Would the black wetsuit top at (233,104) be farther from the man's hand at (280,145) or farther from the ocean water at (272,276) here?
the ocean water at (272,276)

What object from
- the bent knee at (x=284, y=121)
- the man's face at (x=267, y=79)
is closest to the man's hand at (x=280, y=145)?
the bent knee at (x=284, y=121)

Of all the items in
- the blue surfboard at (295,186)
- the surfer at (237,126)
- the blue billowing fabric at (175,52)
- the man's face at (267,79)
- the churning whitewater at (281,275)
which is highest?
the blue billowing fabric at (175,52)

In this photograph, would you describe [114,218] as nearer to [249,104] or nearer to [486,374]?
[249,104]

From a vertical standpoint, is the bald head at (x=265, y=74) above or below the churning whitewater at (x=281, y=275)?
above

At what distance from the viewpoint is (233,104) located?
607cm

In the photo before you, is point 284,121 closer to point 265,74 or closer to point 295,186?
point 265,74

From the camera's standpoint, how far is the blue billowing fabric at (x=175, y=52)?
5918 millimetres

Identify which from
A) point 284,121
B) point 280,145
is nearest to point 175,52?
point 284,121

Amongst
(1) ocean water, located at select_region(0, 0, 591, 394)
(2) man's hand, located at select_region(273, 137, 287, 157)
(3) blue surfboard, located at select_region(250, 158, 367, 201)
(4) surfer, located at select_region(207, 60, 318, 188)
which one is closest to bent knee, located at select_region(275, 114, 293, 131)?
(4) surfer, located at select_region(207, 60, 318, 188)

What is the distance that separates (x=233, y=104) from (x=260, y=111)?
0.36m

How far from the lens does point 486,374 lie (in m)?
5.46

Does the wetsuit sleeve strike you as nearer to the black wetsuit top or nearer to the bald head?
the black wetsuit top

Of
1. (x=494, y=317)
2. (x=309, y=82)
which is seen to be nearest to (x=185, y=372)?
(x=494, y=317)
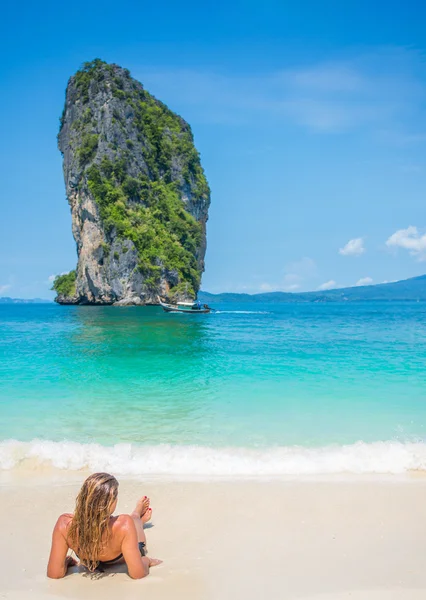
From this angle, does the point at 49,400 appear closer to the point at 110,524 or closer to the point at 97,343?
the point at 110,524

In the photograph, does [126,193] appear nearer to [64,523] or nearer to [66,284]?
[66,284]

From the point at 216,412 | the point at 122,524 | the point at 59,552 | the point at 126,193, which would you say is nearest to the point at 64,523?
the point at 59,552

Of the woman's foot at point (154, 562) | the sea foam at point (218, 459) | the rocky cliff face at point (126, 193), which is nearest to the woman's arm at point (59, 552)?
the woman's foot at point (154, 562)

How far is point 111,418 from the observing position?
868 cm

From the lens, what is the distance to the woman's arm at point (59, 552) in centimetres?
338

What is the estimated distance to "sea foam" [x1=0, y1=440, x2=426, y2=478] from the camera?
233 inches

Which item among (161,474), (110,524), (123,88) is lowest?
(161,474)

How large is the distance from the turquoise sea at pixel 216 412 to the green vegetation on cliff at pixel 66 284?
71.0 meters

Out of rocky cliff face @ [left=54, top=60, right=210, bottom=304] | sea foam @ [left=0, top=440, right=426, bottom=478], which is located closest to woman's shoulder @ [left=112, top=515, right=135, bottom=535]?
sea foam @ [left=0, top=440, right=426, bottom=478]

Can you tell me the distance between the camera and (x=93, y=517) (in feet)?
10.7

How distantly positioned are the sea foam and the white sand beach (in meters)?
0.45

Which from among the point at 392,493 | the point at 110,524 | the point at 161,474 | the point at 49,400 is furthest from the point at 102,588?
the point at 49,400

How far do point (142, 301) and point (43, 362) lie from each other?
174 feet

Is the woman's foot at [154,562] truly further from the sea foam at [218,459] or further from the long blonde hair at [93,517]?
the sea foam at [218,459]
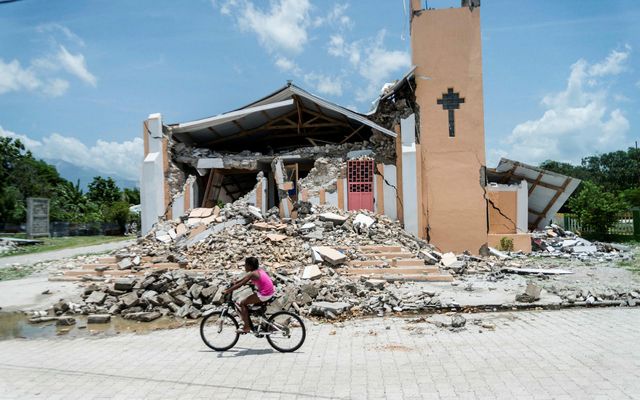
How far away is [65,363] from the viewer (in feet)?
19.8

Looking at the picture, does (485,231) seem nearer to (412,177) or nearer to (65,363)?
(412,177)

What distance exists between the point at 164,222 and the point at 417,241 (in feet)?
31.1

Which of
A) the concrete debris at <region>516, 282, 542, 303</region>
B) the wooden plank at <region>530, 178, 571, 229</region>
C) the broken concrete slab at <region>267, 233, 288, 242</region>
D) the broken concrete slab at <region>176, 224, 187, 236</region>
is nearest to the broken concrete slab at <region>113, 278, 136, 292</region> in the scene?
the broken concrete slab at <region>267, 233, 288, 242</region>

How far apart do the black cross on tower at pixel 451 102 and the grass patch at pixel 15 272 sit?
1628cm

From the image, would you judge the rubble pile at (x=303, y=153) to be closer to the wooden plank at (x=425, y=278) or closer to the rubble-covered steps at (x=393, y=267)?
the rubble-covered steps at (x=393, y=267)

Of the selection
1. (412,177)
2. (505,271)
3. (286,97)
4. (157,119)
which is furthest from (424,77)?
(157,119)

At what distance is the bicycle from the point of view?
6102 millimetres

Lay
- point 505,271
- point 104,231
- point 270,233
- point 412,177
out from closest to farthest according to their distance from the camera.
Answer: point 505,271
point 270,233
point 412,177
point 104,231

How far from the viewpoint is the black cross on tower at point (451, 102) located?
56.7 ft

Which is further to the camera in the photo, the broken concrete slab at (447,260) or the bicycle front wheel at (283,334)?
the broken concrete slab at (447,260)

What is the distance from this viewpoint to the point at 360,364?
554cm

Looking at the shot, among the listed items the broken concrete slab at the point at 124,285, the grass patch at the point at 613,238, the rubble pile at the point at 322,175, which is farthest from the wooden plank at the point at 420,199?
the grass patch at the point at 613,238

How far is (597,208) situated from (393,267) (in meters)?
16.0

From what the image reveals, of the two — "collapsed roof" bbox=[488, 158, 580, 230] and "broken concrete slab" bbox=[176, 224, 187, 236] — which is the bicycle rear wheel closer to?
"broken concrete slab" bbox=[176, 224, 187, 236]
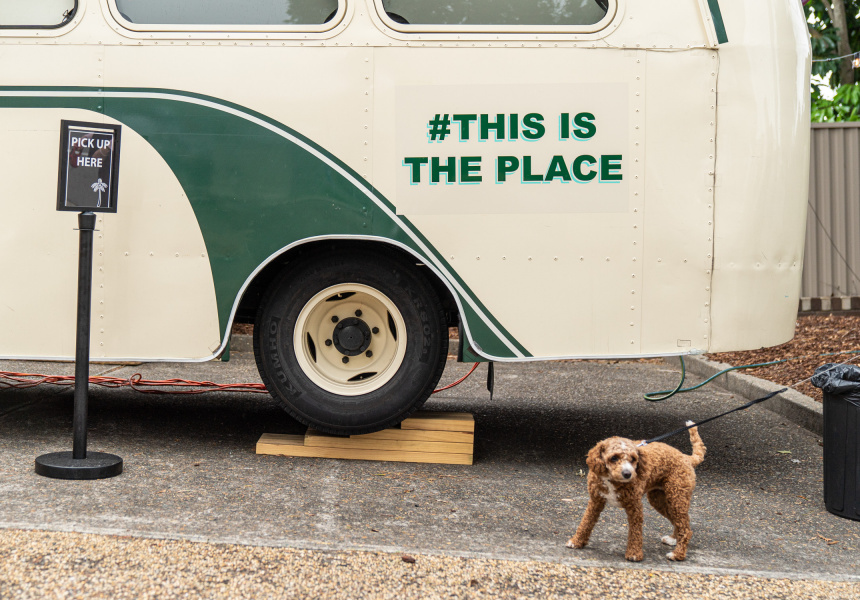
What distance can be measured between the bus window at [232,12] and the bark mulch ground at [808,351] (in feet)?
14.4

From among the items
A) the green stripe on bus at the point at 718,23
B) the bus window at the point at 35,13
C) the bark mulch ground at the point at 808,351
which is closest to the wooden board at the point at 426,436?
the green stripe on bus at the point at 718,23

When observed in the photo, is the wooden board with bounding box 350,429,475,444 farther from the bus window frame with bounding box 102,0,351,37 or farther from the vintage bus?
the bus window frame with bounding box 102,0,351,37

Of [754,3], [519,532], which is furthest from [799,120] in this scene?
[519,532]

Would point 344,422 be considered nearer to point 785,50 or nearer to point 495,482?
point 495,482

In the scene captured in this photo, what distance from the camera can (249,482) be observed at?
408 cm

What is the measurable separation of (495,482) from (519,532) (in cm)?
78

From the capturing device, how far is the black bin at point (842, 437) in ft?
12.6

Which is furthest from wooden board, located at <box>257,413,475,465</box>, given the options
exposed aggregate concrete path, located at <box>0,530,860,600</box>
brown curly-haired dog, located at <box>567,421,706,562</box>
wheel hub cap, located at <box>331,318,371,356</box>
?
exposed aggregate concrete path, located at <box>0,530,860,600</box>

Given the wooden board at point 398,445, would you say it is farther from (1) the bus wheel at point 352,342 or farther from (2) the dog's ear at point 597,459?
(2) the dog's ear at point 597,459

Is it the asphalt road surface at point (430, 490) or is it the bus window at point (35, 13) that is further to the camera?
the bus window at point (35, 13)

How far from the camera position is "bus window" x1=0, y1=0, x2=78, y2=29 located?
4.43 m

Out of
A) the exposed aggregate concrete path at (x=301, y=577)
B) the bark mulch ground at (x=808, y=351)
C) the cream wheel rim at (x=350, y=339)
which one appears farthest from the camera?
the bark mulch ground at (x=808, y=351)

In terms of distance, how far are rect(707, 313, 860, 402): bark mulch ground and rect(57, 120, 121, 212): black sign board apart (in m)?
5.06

#### [EXERCISE]
Rewrite all of the entries above with every occurrence of "churning whitewater" replaced by "breaking surf", leaving everything else unchanged. Leave the pictures out of your answer.

#### [REPLY]
Would the black wetsuit top at (233,104) be farther from the man's hand at (280,145) or farther from the ocean water at (272,276) here?
the ocean water at (272,276)

What object from
- the bent knee at (x=284, y=121)
- the man's face at (x=267, y=79)
is closest to the man's hand at (x=280, y=145)?
the bent knee at (x=284, y=121)

Of all the items in
- the blue surfboard at (295,186)
- the surfer at (237,126)
- the blue billowing fabric at (175,52)
- the man's face at (267,79)
- the breaking surf at (281,275)
which is highest?
the blue billowing fabric at (175,52)

In this photograph, would you describe [114,218] as nearer to [249,104] or nearer to [486,374]?
[249,104]

From a vertical standpoint, is the bald head at (x=265, y=74) above or below the breaking surf at (x=281, y=275)?
above

At what distance from the viewpoint is (233,104) located?
607cm

In the photo before you, is point 284,121 closer to point 265,74 or closer to point 295,186?
point 265,74

From the camera's standpoint, how far is the blue billowing fabric at (x=175, y=52)?
5918 millimetres

Identify which from
A) point 284,121
B) point 280,145
is nearest to point 175,52?
point 284,121

Amongst
(1) ocean water, located at select_region(0, 0, 591, 394)
(2) man's hand, located at select_region(273, 137, 287, 157)
(3) blue surfboard, located at select_region(250, 158, 367, 201)
(4) surfer, located at select_region(207, 60, 318, 188)
which one is closest to bent knee, located at select_region(275, 114, 293, 131)?
(4) surfer, located at select_region(207, 60, 318, 188)

What is the distance that separates (x=233, y=104) from (x=260, y=111)?
0.36m

How far from the lens does point 486,374 lie (in m)?
5.46

Does the wetsuit sleeve strike you as nearer to the black wetsuit top or nearer to the bald head?
the black wetsuit top

Of
1. (x=494, y=317)
2. (x=309, y=82)
which is seen to be nearest to (x=185, y=372)?
(x=494, y=317)
From this angle, does the point at 49,400 appear closer to the point at 110,524 or closer to the point at 97,343?
the point at 110,524

In the photograph, does [126,193] appear nearer to [64,523] or nearer to [66,284]?
[66,284]

From the point at 216,412 | the point at 122,524 | the point at 59,552 | the point at 126,193, which would you say is nearest to the point at 64,523?
the point at 59,552

Of the woman's foot at point (154, 562) | the sea foam at point (218, 459) | the rocky cliff face at point (126, 193), which is nearest to the woman's arm at point (59, 552)?
the woman's foot at point (154, 562)

How far is point 111,418 from the observing position?
868 cm

From the lens, what is the distance to the woman's arm at point (59, 552) in centimetres?
338

What is the estimated distance to "sea foam" [x1=0, y1=440, x2=426, y2=478] from the camera?
233 inches

Which item among (161,474), (110,524), (123,88) is lowest?
(161,474)

How large is the distance from the turquoise sea at pixel 216 412 to the green vegetation on cliff at pixel 66 284?
71.0 meters

Out of rocky cliff face @ [left=54, top=60, right=210, bottom=304] | sea foam @ [left=0, top=440, right=426, bottom=478], which is located closest to woman's shoulder @ [left=112, top=515, right=135, bottom=535]?
sea foam @ [left=0, top=440, right=426, bottom=478]

Can you tell me the distance between the camera and (x=93, y=517) (in feet)?
10.7

How distantly positioned are the sea foam and the white sand beach (in meters)?
0.45

Which from among the point at 392,493 | the point at 110,524 | the point at 161,474 | the point at 49,400 is furthest from the point at 102,588?
the point at 49,400

How far do point (142, 301) and point (43, 362) lie from each other?
174 feet

Is the woman's foot at [154,562] truly further from the sea foam at [218,459] or further from the long blonde hair at [93,517]?
the sea foam at [218,459]
How far away is [65,363] from the viewer (in feet)?
19.8

Looking at the picture, does (485,231) seem nearer to (412,177) or nearer to (65,363)?
(412,177)

What distance exists between the point at 164,222 and the point at 417,241 (in feet)?
31.1

Which of
A) the concrete debris at <region>516, 282, 542, 303</region>
B) the wooden plank at <region>530, 178, 571, 229</region>
C) the broken concrete slab at <region>267, 233, 288, 242</region>
D) the broken concrete slab at <region>176, 224, 187, 236</region>
is nearest to the broken concrete slab at <region>113, 278, 136, 292</region> in the scene?
the broken concrete slab at <region>267, 233, 288, 242</region>

How far apart do the black cross on tower at pixel 451 102 and the grass patch at pixel 15 272 sit?
1628cm

From the image, would you judge the rubble pile at (x=303, y=153) to be closer to the wooden plank at (x=425, y=278) or closer to the rubble-covered steps at (x=393, y=267)?
the rubble-covered steps at (x=393, y=267)

Of the selection
1. (412,177)
2. (505,271)
3. (286,97)
4. (157,119)
which is furthest from (424,77)?
(157,119)

At what distance is the bicycle from the point of view?
6102 millimetres

Lay
- point 505,271
- point 104,231
- point 270,233
- point 412,177
out from closest to farthest according to their distance from the camera.
Answer: point 505,271
point 270,233
point 412,177
point 104,231

How far from the viewpoint is the black cross on tower at point (451, 102) located?
56.7 ft

Which is further to the camera in the photo, the broken concrete slab at (447,260) or the bicycle front wheel at (283,334)?
the broken concrete slab at (447,260)

What is the distance from this viewpoint to the point at 360,364?
554cm

Looking at the shot, among the listed items the broken concrete slab at the point at 124,285, the grass patch at the point at 613,238, the rubble pile at the point at 322,175, which is farthest from the wooden plank at the point at 420,199?
the grass patch at the point at 613,238

How far is (597,208) situated from (393,267) (in meters)?
16.0

From what the image reveals, of the two — "collapsed roof" bbox=[488, 158, 580, 230] and "broken concrete slab" bbox=[176, 224, 187, 236] — which is the bicycle rear wheel closer to?
"broken concrete slab" bbox=[176, 224, 187, 236]
What distance can be measured between the bus window at [232,12] and the bark mulch ground at [808,351] (in feet)?
14.4

From among the items
A) the green stripe on bus at the point at 718,23
B) the bus window at the point at 35,13
C) the bark mulch ground at the point at 808,351
which is closest to the wooden board at the point at 426,436?
the green stripe on bus at the point at 718,23

When observed in the photo, is the wooden board with bounding box 350,429,475,444 farther from the bus window frame with bounding box 102,0,351,37 or farther from the vintage bus?
the bus window frame with bounding box 102,0,351,37

Of [754,3], [519,532], which is furthest from [799,120] in this scene?
[519,532]

Would point 344,422 be considered nearer to point 785,50 or nearer to point 495,482?
point 495,482

In the scene captured in this photo, what distance from the camera can (249,482) be observed at?
408 cm

What is the measurable separation of (495,482) from (519,532) (in cm)?
78

From the capturing device, how far is the black bin at point (842, 437) in ft?
12.6

Which is furthest from wooden board, located at <box>257,413,475,465</box>, given the options
exposed aggregate concrete path, located at <box>0,530,860,600</box>
brown curly-haired dog, located at <box>567,421,706,562</box>
wheel hub cap, located at <box>331,318,371,356</box>
?
exposed aggregate concrete path, located at <box>0,530,860,600</box>

Given the wooden board at point 398,445, would you say it is farther from (1) the bus wheel at point 352,342 or farther from (2) the dog's ear at point 597,459?
(2) the dog's ear at point 597,459

Is it the asphalt road surface at point (430, 490) or is it the bus window at point (35, 13) that is further to the camera?
the bus window at point (35, 13)

How far from the camera position is "bus window" x1=0, y1=0, x2=78, y2=29 located?
4.43 m

Out of
A) the exposed aggregate concrete path at (x=301, y=577)
B) the bark mulch ground at (x=808, y=351)
C) the cream wheel rim at (x=350, y=339)
which one appears farthest from the camera?
the bark mulch ground at (x=808, y=351)

In terms of distance, how far are rect(707, 313, 860, 402): bark mulch ground and rect(57, 120, 121, 212): black sign board apart (in m)?
5.06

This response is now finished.